Подальше, на Сумской, было кафе Пока. За одним из его восьми столиков всегда сидел маленький, подвижной, черный как жук и неугомонно как жук жужжащий Михайль (не Михайло, а именно Михайль) Семенко. Он писал здесь стихи, редактировал сборники аспанфутов, назначал встречи авторам. За другим — писал стихи, редактировал сборники «Авангарда» и, слегка пришепетывая, обвораживал своих юных адептов кудрявый, женственно красивый, с восточными влажными глазами Валериан Полищук. Каждый день у обоих столиков вскипали жестокие литературные споры.
Семенко выпускал свои альманахи в пестрых обложках с беспорядочно разбросанными квадратными буквами разных размеров.

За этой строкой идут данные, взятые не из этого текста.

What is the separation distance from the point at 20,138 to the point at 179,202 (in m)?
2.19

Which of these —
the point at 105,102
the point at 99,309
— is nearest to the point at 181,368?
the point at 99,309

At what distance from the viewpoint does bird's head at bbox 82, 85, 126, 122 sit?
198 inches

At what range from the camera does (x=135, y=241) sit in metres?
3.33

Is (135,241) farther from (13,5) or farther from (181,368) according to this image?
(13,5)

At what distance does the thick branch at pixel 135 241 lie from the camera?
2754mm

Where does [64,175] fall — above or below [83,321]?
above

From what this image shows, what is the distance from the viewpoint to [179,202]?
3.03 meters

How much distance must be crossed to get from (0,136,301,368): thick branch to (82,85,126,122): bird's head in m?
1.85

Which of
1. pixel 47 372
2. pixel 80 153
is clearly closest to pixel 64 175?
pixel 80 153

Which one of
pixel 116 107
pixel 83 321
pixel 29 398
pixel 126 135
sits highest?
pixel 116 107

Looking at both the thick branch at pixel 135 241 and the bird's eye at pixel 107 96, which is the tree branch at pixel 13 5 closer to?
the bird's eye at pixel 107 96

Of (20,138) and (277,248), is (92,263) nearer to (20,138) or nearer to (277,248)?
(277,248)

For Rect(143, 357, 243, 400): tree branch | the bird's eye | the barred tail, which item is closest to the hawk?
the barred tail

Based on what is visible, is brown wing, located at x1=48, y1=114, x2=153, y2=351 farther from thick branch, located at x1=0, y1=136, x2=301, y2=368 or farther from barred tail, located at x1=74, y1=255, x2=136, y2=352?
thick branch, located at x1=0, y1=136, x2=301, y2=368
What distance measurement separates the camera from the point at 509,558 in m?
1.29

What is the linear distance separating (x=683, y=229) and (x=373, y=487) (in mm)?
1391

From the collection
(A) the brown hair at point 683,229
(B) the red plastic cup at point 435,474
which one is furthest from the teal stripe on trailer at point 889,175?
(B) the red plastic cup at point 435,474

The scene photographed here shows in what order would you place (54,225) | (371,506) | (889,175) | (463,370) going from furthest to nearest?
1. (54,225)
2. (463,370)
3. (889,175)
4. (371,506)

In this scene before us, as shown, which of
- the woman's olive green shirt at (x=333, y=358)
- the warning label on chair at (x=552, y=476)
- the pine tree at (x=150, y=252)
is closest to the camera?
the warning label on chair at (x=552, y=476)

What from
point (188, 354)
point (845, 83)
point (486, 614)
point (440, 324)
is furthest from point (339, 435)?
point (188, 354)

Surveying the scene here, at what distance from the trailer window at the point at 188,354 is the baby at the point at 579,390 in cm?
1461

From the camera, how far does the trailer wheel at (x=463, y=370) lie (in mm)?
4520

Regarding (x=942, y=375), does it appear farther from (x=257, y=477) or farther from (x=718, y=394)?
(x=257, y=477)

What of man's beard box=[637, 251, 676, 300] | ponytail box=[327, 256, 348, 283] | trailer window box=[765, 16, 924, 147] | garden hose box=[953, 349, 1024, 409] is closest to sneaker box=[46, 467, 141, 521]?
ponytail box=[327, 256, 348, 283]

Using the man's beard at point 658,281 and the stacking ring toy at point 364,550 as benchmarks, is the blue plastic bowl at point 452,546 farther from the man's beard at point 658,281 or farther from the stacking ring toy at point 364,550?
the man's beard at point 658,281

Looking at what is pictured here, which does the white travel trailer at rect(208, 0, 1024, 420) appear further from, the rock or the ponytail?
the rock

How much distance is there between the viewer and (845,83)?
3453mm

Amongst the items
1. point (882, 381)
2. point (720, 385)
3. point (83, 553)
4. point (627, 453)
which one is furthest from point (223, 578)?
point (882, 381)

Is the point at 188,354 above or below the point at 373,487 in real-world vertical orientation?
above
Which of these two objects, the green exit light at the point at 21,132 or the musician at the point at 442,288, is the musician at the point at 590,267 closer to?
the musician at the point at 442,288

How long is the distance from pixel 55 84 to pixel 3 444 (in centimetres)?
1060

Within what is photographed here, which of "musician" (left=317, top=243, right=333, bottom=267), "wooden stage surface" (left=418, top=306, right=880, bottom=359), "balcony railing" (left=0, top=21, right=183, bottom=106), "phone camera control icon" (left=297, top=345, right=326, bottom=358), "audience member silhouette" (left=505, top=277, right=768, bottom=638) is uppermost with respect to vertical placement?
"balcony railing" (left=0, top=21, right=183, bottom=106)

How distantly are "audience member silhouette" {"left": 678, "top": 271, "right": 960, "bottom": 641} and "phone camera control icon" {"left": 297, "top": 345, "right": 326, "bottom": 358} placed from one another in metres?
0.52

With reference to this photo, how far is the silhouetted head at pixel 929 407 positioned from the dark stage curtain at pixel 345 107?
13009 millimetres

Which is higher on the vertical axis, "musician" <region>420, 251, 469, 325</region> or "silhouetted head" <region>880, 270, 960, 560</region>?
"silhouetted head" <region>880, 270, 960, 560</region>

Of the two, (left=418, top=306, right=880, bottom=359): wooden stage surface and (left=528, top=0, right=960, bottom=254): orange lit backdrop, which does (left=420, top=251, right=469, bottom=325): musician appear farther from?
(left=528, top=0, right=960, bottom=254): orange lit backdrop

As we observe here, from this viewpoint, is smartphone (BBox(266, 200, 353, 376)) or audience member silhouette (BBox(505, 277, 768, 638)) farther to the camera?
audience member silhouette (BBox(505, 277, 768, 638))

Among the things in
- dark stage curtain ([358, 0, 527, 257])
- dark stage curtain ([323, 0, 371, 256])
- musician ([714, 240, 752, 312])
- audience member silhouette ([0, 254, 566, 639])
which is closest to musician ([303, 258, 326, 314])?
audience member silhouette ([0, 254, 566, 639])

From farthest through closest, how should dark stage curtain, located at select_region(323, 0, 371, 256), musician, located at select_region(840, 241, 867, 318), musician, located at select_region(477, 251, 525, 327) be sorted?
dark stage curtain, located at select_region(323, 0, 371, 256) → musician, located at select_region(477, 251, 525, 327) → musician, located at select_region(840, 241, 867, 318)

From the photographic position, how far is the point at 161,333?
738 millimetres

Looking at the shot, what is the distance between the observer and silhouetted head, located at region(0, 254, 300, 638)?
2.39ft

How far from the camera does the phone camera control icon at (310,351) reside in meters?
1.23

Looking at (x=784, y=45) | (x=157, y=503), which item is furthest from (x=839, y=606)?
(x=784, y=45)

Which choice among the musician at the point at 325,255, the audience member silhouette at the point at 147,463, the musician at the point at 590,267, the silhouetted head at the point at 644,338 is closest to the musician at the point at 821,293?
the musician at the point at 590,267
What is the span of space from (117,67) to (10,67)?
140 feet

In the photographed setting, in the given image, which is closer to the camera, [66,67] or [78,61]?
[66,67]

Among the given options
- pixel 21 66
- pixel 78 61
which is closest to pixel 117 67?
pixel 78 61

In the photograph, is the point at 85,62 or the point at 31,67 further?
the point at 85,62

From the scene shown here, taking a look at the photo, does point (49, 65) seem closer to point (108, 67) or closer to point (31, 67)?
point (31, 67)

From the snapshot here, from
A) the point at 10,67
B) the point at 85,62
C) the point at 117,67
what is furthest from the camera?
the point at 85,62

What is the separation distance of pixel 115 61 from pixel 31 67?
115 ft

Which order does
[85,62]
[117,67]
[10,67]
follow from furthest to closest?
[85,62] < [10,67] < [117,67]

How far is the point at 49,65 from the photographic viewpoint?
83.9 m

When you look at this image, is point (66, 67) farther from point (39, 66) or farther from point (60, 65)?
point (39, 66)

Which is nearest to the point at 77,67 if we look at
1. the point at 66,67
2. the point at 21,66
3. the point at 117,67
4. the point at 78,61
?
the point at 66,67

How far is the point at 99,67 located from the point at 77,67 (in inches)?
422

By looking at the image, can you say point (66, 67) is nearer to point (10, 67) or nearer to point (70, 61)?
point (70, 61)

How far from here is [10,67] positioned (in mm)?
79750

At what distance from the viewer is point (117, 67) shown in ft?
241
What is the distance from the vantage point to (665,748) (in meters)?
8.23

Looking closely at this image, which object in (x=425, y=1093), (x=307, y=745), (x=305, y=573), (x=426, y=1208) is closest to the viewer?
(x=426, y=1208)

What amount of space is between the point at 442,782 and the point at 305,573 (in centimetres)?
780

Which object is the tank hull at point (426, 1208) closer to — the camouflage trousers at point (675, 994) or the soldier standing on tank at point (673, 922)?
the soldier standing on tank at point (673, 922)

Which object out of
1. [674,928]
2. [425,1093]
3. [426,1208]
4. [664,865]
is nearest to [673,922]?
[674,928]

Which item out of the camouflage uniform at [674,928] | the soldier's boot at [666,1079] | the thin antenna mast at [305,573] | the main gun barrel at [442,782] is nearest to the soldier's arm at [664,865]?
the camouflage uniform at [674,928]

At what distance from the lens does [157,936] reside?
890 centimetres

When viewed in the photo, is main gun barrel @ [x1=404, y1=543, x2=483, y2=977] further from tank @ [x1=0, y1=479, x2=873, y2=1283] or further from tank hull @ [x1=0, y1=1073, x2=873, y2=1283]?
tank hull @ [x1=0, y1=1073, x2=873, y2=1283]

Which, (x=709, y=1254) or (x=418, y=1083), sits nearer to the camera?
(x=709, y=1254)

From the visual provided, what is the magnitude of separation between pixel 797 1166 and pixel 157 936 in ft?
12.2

На обложку выбегали лозунги, в которых слышался ломкий голос задиры-подростка. Лозунги разили мещанство и прославляли Революцию с большой буквы, а вместе с ней «электробури», «аэросимфонии», сталь проводов, семафоры, которые открывают путь в будущее. Под обложкой были бесчисленные манифесты, состоящие из тех же лозунгов, и стихи, теряющие рифму, встопорщенные стремлением к необычности.
Порою «авангардисты» и «футуристы» так размахивались для удара по мещанину, что не замечали, как внешнему миру мещанства — пресловутой канарейке, герани и мнимой добропорядочности домашнего быта — противопоставляют они тайный мир все того же мещанства — то, что сам мещанин прячет от соседей и что подлежит в его доме не искусству, а сплетне. Убегая от банальности в оригинальность, не замечаешь, как вычурность, в свой черед, оборачивается банальностью, но только претенциозной, а потому еще худшей.
В одном из споров Сашко сказал Михайлю Семенко:
— Та шо ты заладил: «Электро… электро…» А вот у меня выключатель испортился, ты мне его починить сумеешь?
Но для всех участников споров «хуторянщина» была жупелом, от которого тянул в свою сторону каждый.
В новом — уже не «слобожанском» — Харькове понятие «хуторянство» слилось с представлением о старых убогих просветительских организациях (они так и назывались «Просвіта»), изворачивавшихся под ограничениями валуевского запрета, о театре мелодрамы и гопака (о таких спектаклях говорили, что они «дразнят хохла»).
Время прибавляло к этому и другие представления. Когда говорилось о хуторянстве, то в годы первых литературных споров Довженко имелись в виду и та внутренняя «Сухаревка», о какой говорил Ленин, и мутная накипь нэпа.
Иногда в частных лавчонках и забегаловках со звоном вылетали стекла. Так выражали свое отношение к нэпу комсомольцы со «Света шахтера» и паровозостроительного. Революция и частник казались им несовместимыми. Диалектика, выученная «не по Гегелю», не вмещала сложностей и противоречий реального исторического развития. Ребятам, которые стали к станкам, не снимая фронтовых гимнастерок гражданской войны, казалось, что от военного коммунизма к коммунистическому обществу путь прост и стремителен. Но разве друг, убитый под Перекопом, отдавал жизнь за то, чтобы черным крымским мускатом поил свою бабу гад, торгующий воротничками в подъезде на Сумской?! Вот и летел камень в стекла. Зачинщиком чаще всего оказывался небольшой черный паренек, выступавший на всех диспутах и митингах и писавший во все газеты. Фамилия его была Станевский, а подписывался он — Кокс.
Вместе с рудой доменным печам нужен и кокс. Но среди его отличительных свойств металлурги называют низкую реакционную способность.
В сплав юного государства шел разный материал, и процесс плавления, как всегда, оставался недоступным для глаза.
Когда Александр Петрович Довженко перенес свой чемодан из Наркоминдела в редакцию, собираясь осесть в Харькове и сделаться профессиональным художником, плавка уже шла вовсю.